The purpose of check_List is to determine whether successor is the fastest way seen thus far to get to wherever successor goes to. You've done that by looping over a list. It would be faster to maintain and check a dictionary of all the places you've seen thus far.

That is, change check_list to check_dict

def check_dict(openDict, successor):
 if (successor.x, successor.y) in openDict:
 return openDict[(successor.x, successor.y)].f < successor.f
 return False

and instead of

 if check_List(openlist, suc):
 continue
 openlist.append(suc)

You'd want

 if check_Dict(openDict, suc):
 continue
 openlist.append(suc)
 openDict[(suc.x, suc.y)] = suc

My variation, which changes nothing except replacing check_list with check_dict as above, runs in 0.025 seconds instead of 8.1.

You might notice that that is significantly better than an 85% speed up, which seems odd because 15% of the run time wasn't actually in check_list at all.

As it happens, my variation fixes a subtle bug that I didn't see initially. As above, check_list is meant to prevent you from revisiting nodes that you've already found a way to. It does that by exhaustively checking all the nodes that you are currently considering for a next step. However, that's not the same! Because of current = openlist.pop(0) there are some entries that you have found routes to, but are no longer part of openlist! Because you don't have any indicator to avoid going back to them, you bounce back and forth among your early nodes.

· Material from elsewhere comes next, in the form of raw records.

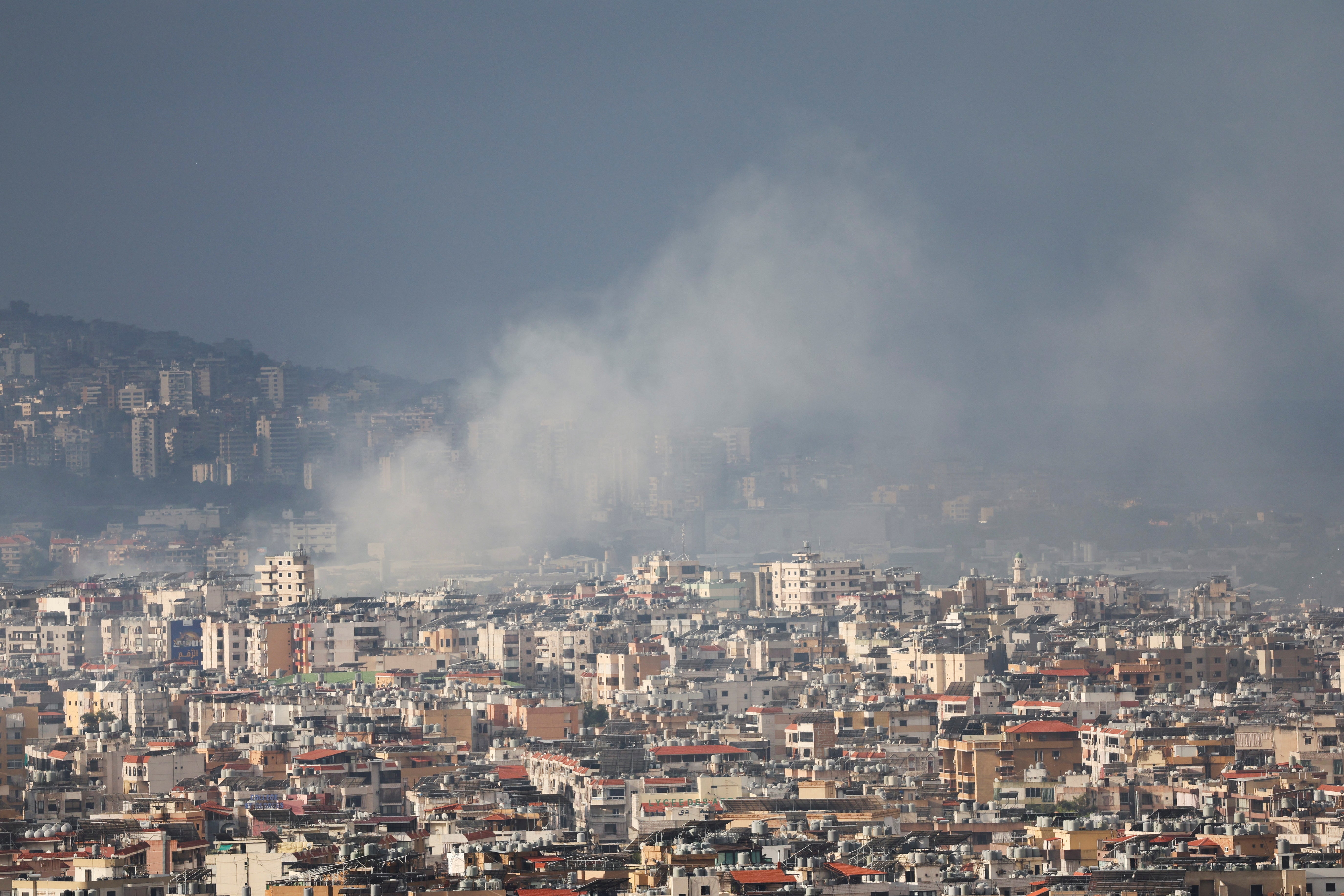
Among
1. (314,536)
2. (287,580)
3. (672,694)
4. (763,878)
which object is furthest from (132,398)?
(763,878)

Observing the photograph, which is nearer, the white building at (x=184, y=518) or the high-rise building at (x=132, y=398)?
the white building at (x=184, y=518)

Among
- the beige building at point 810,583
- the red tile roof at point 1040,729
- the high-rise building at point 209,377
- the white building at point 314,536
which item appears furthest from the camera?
the high-rise building at point 209,377

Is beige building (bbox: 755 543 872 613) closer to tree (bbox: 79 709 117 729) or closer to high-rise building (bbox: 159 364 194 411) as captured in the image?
tree (bbox: 79 709 117 729)

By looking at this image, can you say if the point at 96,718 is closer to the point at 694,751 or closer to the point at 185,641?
the point at 694,751

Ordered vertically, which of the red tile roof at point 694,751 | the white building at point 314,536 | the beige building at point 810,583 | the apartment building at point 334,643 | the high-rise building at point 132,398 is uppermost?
the high-rise building at point 132,398

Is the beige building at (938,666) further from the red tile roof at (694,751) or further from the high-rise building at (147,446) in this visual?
the high-rise building at (147,446)

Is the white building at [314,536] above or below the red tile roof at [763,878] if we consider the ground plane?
above

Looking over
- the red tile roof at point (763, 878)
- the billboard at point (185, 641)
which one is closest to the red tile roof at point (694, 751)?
the red tile roof at point (763, 878)

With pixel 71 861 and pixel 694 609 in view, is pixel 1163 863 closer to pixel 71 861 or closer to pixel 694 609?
pixel 71 861
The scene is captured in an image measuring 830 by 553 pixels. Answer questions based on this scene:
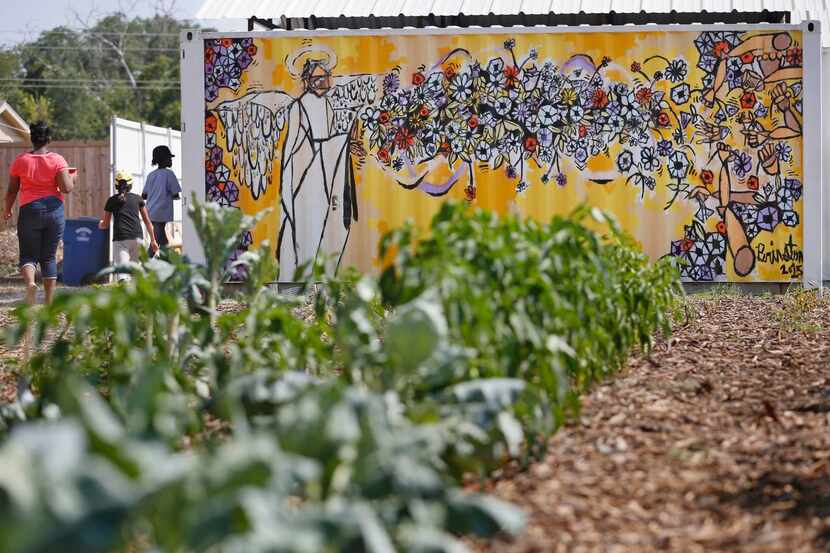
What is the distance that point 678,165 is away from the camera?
41.5 ft

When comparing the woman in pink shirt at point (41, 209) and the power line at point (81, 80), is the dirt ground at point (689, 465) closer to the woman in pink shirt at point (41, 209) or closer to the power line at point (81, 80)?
the woman in pink shirt at point (41, 209)

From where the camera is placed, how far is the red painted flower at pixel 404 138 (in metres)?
12.9

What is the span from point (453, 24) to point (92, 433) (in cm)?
1366

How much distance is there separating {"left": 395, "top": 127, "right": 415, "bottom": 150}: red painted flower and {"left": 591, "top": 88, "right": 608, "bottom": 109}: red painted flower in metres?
1.86

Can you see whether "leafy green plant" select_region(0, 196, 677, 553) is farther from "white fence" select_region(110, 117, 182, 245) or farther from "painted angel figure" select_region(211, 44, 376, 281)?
"white fence" select_region(110, 117, 182, 245)

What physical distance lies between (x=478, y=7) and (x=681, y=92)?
11.5 feet

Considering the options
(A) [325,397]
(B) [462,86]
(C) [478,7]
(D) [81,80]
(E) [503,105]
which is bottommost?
(A) [325,397]

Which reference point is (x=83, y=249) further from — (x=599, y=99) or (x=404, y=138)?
(x=599, y=99)

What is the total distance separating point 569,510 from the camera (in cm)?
413

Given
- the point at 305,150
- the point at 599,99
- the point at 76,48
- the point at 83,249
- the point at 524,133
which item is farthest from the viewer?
the point at 76,48

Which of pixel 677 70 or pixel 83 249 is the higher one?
pixel 677 70

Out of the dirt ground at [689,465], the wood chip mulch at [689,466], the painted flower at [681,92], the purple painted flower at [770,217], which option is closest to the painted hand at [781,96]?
the painted flower at [681,92]

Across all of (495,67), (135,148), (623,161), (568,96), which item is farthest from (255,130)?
(135,148)

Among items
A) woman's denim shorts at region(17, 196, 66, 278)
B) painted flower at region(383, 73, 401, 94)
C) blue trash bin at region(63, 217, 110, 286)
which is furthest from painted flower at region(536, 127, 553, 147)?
blue trash bin at region(63, 217, 110, 286)
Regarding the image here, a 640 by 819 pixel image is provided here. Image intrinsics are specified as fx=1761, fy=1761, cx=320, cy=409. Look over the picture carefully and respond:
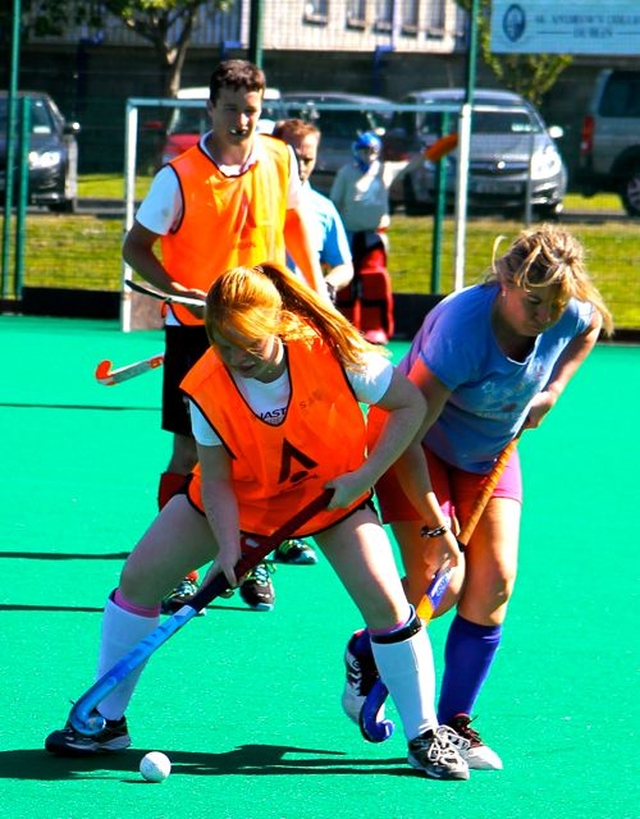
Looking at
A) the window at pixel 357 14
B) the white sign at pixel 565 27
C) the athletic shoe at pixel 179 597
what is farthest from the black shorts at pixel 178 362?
the window at pixel 357 14

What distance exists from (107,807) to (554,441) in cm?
589

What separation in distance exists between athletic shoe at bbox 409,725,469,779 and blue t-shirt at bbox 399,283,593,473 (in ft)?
2.28

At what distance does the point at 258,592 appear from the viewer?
560 cm

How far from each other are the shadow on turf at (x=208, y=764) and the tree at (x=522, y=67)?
74.6 feet

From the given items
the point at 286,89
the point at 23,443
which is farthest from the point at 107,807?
the point at 286,89

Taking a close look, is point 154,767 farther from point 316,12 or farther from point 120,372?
point 316,12

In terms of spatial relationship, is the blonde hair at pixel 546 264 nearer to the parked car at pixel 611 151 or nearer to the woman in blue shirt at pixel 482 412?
the woman in blue shirt at pixel 482 412

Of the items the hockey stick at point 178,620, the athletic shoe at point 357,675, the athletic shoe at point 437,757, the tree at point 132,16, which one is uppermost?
the tree at point 132,16

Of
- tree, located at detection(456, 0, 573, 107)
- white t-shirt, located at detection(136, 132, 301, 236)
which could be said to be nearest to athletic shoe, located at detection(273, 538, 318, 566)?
white t-shirt, located at detection(136, 132, 301, 236)

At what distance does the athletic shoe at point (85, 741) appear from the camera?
162 inches

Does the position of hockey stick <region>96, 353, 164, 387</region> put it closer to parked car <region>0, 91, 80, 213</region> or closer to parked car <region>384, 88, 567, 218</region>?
parked car <region>384, 88, 567, 218</region>

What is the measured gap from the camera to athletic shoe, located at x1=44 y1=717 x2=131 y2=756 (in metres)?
4.11

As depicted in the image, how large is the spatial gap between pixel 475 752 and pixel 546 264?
116cm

Patching that bug by separately storing each node you pop off into current and searching them as well in check_list gets almost as good performance as using the dictionary. Well, it doesn't. It takes 0.125 seconds on my machine, which is a whole five times slower than the dictionary, and liable to get worse as the graph gets bigger. But it's a good sight better than 8 seconds!

Question 8

I upvoted you as soon as I got to "measure first", but that is a fantastic answer (and a performance improvement of x300 is not to be sneezed at!)

Question 9

This answer was amazing. Thank you very much! I had no idea I could check how long each function took. I changed to a dictionary like you said and instead of using an open list I used and open set. Instead of sorting, I did min(openset, key = sortbyF) which was also faster

Question 10

And this along with the question is why knowing your data structures is important. Nice pointer for discussions^^

Question 11

Great answer. Summing up: the original poster should first have checked to see that they actually implemented the algorithm correctly, which they did not. Second, measure against a goal. Third, if your goal is not met, use your measurements to find the hot spots. Fourth, optimize the hot spots by understanding why they are slow. Fifth, measure again, and repeat the process.

Question 12

Avoid recursion if the iterative solution is easily available. Rewrite recursion in a tail-recursive fashion:
```
def recursion(node):
 if node.beginning is not 0:
 return
 closedlist.append(node.came_from)
 recursion(node.parent)
```
and eliminate the tail-recursion completely:
```
def recursion(node):
 while node.beginning is 0:
 closedlist.append(node.came_from)
 node = node.parent
```
As a perk benefit, it is clear now that the recursion just traces the path from the node upwards. Call it appropriately
```
def trace_path(node):
```
Handling openlist looks very suboptimal.
- list.pop(0) has a linear time complexity.
- Along the same line, check_list, which is also a linear pass over the openlist, is also performed at every iteration.
- You sort it on every iteration of the
```
while len(openlist) is not 0
```
  loop. Meanwhile, the iteration adds very few (at most 8, if I am not mistaken) nodes to it. That means that you are constantly sorting an almost sorted list. Usually, it is not the best strategy.
All that said, a sorted dictionary looks more promising than a list.

Question 13

You mean a sorted dictionary with the f cost as key? That makes sense I guess but wouldn't extra code be needed for the cases where multiple nodes have the same cost? popping from lists is easy but doing it from a dictionary is a pain

Question 14

@AndréRocha: Because that's what priority queues are made for.

Question 15

Without disputing the principle in general, Python specifically uses "Timsort" which is better optimised to handle near-sorted lists than say quicksort.

Question 16

Since you want to go for performance and your environment is tightly constrained in terms of which nodes are neighbors, you should not use a generic graph structure. E.g. you can use a grid to store the costs of each of the nodes you have computed, as well as a similar grid to store a reference or whatever to the parent of each node.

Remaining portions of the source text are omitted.